CobrastanJorji · on Dec 15, 2016

Aren't the details "three years after we were hacked, law enforcement told us that we had been hacked, and we believe them?"

The press release explicitly says "We have not been able to identify the intrusion associated with this theft." I especially noticed that the "What are we doing to protect our users?" section doesn't mention anything about Yahoo fixing any security issues.

Presumably, then, as a Yahoo engineer, you know what your security practices are but you don't know what you did wrong or whether you've fixed it.

jsjohnst · on Dec 15, 2016

Do you honestly believe a press release covers every detail, especially ones with strong legal implications, and might not have rather been worded very carefully?

mustacheemperor · on Dec 15, 2016

The contrast between your statements and the press statement is great enough to imply Yahoo is being dishonest.

jsjohnst · on Dec 15, 2016

"Dishonest", not in the slightest. From what I'm told, they really don't know how they got in. But that's only the part of the story discussed in the press release, what's not discussed is how the data existed in that format.

normaljoe · on Dec 15, 2016

From my experience if Paranoids did know they would have locked it down at the expense of engineers or others. I know since I have made breaking changes to infrastructure which did lock out some engineers and cause plenty of headaches.

Every Yahoo I have ever known has cursed the Paranoids for getting and the way. Every Yahoo that has actually been in a situation has also blessed the Paranoids for the same reasons.

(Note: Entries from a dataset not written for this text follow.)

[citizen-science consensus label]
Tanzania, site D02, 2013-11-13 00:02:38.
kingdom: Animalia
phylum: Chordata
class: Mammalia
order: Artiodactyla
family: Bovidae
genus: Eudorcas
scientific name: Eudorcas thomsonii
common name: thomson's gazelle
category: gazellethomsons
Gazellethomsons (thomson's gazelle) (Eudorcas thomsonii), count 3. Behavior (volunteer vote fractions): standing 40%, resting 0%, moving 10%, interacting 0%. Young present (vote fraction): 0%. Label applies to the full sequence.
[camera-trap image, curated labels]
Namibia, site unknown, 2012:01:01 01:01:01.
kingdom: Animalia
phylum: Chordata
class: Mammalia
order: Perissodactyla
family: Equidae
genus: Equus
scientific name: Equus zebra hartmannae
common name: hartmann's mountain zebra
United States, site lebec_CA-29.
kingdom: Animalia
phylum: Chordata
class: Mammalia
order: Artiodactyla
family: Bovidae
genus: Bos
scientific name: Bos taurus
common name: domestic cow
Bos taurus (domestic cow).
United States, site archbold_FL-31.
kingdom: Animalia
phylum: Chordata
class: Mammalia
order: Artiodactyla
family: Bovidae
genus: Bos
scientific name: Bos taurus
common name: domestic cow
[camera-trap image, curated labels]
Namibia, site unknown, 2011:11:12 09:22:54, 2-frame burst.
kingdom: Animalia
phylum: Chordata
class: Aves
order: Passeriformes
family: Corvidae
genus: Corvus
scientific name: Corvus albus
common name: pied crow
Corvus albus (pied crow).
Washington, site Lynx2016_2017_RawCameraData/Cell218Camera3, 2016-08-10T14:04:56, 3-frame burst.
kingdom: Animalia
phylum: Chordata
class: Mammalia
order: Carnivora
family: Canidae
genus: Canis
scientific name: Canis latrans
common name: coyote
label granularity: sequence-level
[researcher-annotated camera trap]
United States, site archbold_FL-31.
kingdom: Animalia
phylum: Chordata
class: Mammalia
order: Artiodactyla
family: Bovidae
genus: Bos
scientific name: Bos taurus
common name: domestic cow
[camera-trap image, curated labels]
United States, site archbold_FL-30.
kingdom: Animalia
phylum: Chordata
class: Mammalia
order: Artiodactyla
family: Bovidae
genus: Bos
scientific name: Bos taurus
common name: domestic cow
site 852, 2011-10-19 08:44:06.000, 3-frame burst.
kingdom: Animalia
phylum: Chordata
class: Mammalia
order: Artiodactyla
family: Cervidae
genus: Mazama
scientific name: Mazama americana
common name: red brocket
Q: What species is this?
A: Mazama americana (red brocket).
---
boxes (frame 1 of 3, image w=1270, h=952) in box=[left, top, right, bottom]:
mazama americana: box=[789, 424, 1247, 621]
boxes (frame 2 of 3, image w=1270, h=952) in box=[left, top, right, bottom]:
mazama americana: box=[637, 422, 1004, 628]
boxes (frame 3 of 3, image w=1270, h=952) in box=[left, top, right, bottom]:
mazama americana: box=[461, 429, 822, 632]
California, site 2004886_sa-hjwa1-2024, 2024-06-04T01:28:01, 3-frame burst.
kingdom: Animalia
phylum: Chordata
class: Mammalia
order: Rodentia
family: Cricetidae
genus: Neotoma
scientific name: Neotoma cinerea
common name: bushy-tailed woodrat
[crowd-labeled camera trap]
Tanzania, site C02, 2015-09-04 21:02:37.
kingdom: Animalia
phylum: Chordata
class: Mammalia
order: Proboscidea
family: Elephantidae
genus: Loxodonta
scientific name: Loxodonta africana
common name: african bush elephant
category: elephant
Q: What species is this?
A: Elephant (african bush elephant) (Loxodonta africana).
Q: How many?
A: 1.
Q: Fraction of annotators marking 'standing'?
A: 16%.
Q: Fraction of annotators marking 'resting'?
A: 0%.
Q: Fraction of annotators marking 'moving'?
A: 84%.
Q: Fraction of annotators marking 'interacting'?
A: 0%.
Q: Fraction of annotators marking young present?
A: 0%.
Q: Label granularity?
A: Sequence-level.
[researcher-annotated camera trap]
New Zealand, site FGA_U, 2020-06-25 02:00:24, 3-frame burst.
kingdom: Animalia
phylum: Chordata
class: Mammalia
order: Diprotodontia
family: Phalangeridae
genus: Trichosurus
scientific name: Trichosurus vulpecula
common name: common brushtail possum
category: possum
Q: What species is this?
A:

Simple fact is that Yahoo has a mega butt ton of code from several decades. There are going to be holes and when they are found they are fixed pretty damn quick. Last one I dealt with was solved in hours with all hand on deck. Sometimes it just sucks to be as old a Yahoo is.

geekone · on Dec 15, 2016

If they do not know how the adversaries got in, how do they know the adversaries are not still in to some degree?

jsjohnst · on Dec 15, 2016

Good point. I don't know if they do know that for sure.

a3n · on Dec 15, 2016

> the "What are we doing to protect our users?" section doesn't mention anything about Yahoo fixing any security issues.

"We continuously enhance our safeguards and systems that detect and prevent unauthorized access to user accounts."

At the end of the same paragraph. They're already continuously updating security, before they even knew they were hacked. Three years have passed, so for all they know something in those continuous updates covered this hack.

normaljoe · on Dec 15, 2016

I am taking a WAG here but if they got code then they might be able to take educated guesses at the UDB values without actual access to UDB. Those guesses are more likely to be true with bot registered accounts where there is duplication of information.

This goes back to my theory that a good portion where junk accounts.

Not saying this is acceptable, just saying garbage in garbage out.

jsjohnst · on Dec 15, 2016

You can't guess the XX (anonymized for obvious reasons) key without access to the UDB.

normaljoe · on Dec 15, 2016

I'm guessing by your handle I know who you are :). Ex-Yahoo super chat moderating guy here, which should let you know me.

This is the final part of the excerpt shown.